> Directions: Make an exact copy of the lines from the one containing "order: Artiodactyla" to the end of the records below, and leave out everything else.

> Task material:
*** Block opens ***

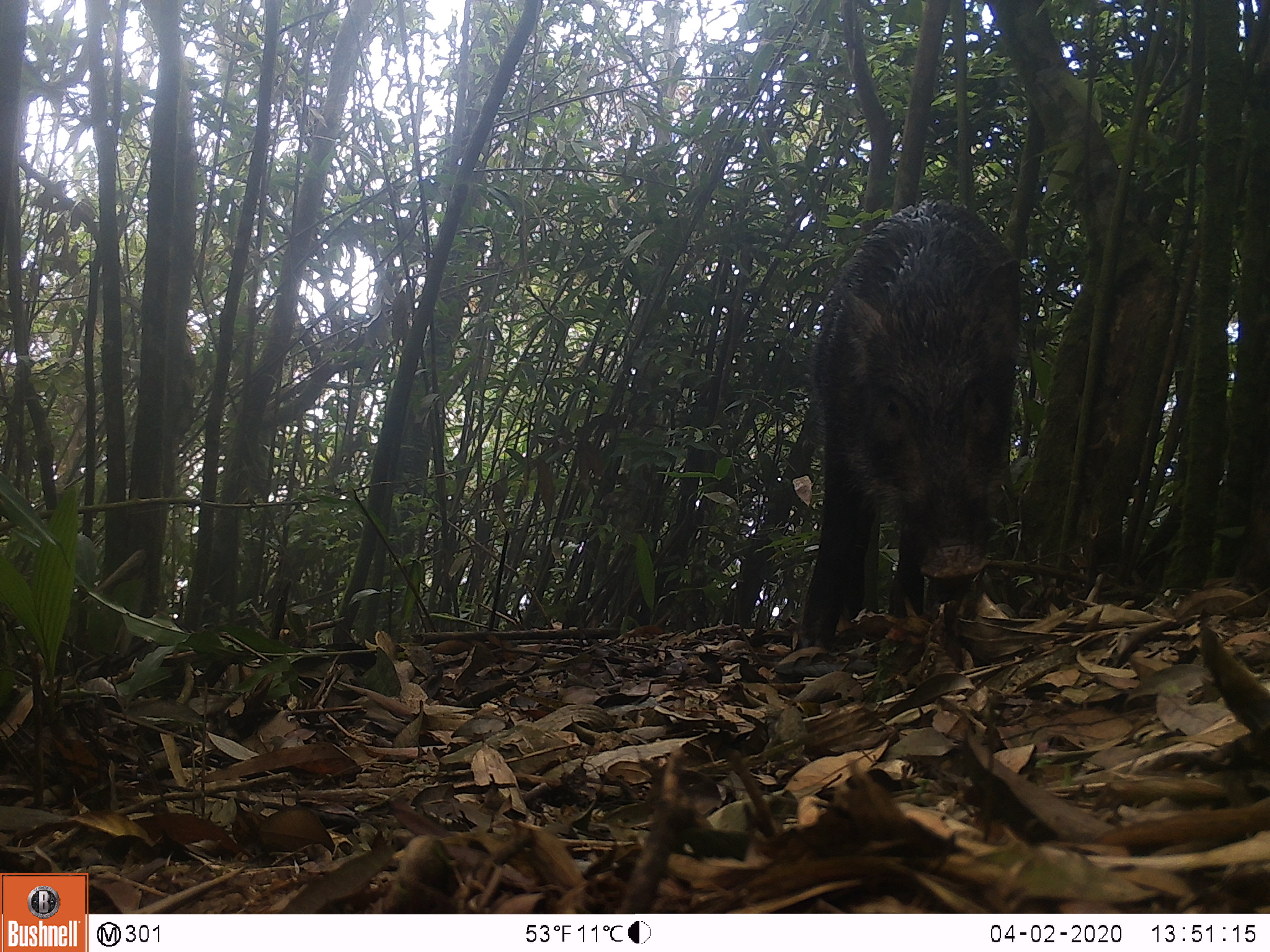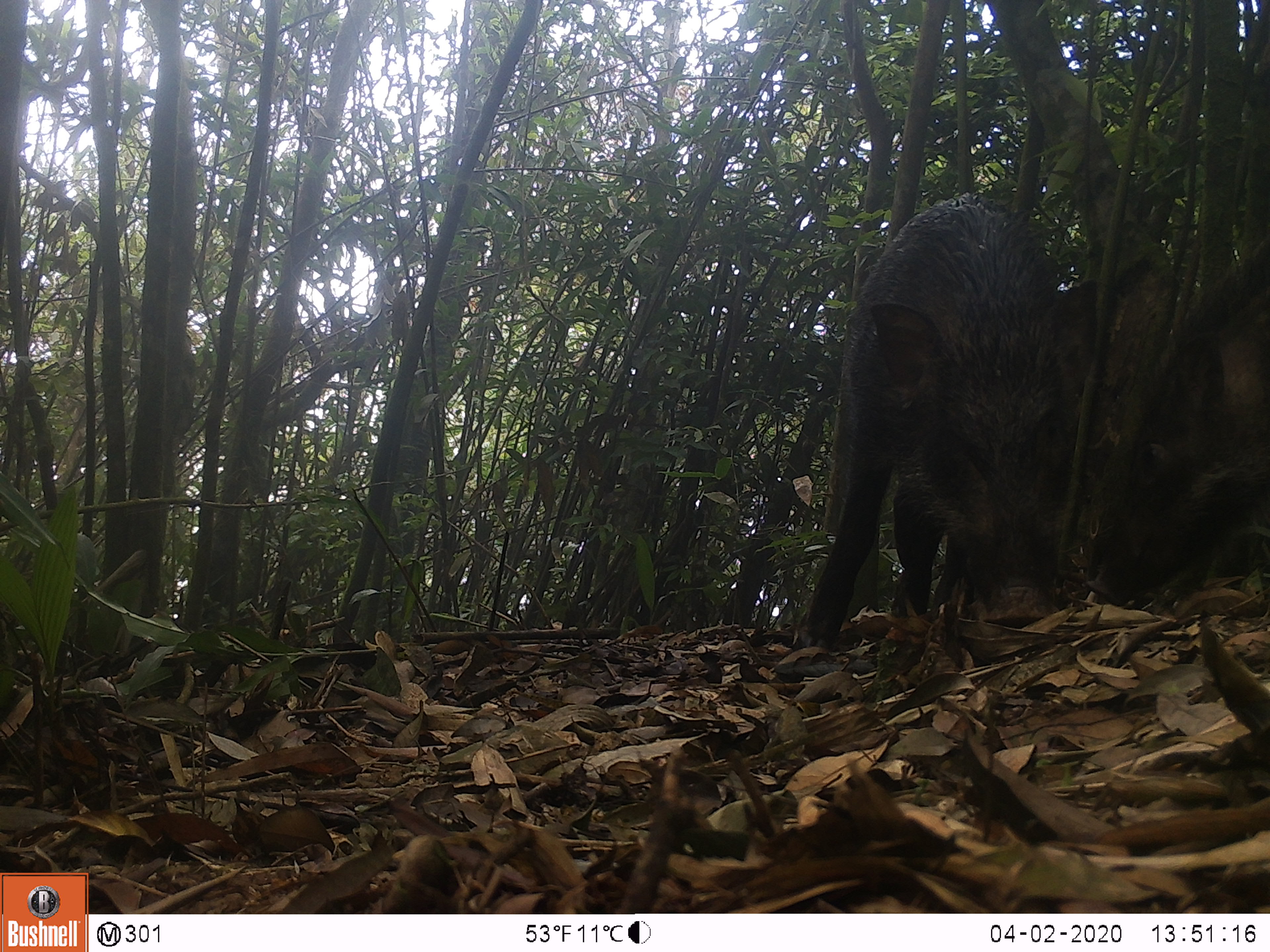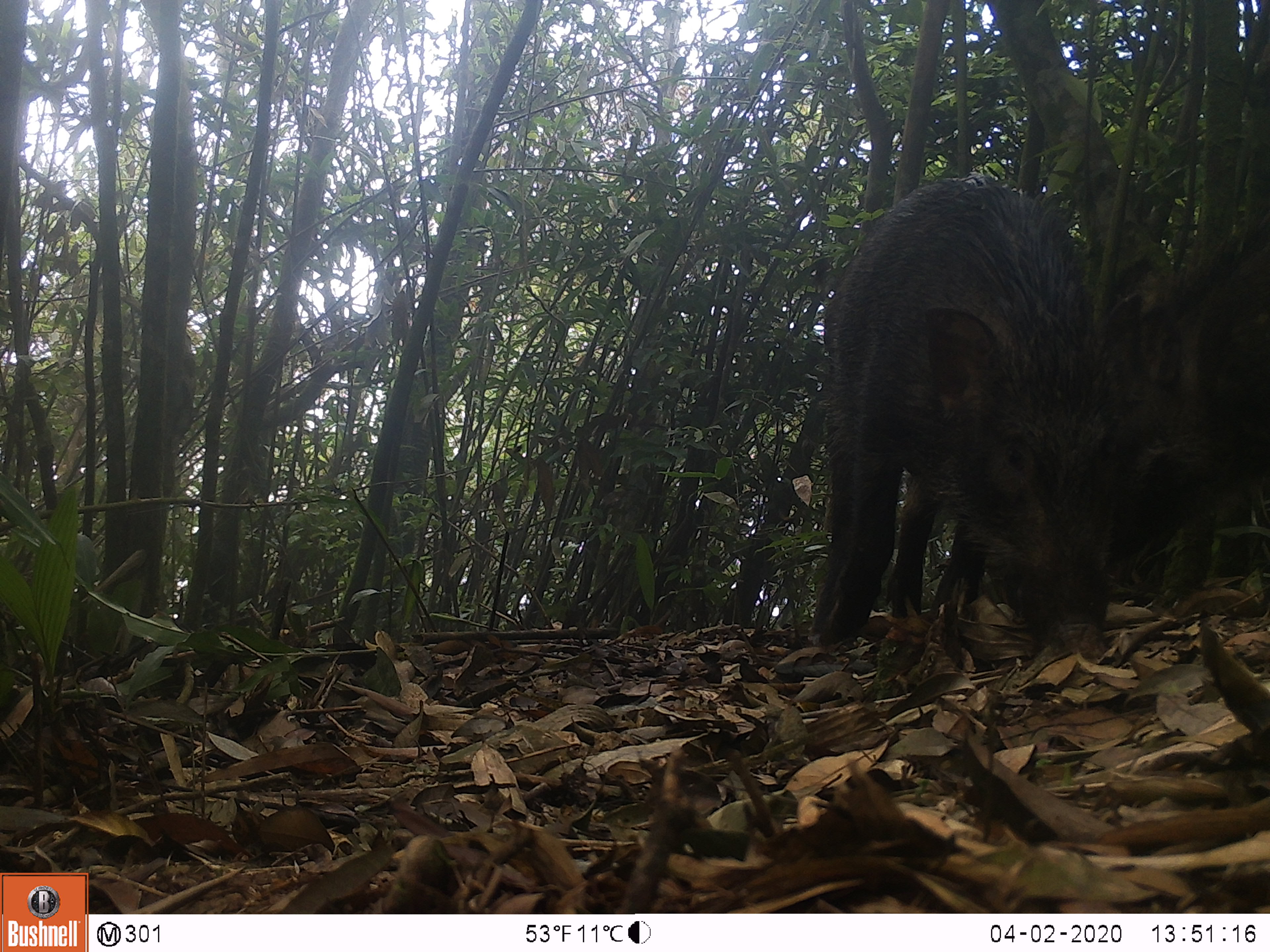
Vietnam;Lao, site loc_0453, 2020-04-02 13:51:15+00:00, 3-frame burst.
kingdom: Animalia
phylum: Chordata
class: Mammalia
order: Artiodactyla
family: Suidae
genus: Sus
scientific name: Sus scrofa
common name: eurasian wild pig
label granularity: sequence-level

*** Block closes ***

> Result of the exercise:
order: Artiodactyla
family: Suidae
genus: Sus
scientific name: Sus scrofa
common name: eurasian wild pig
label granularity: sequence-level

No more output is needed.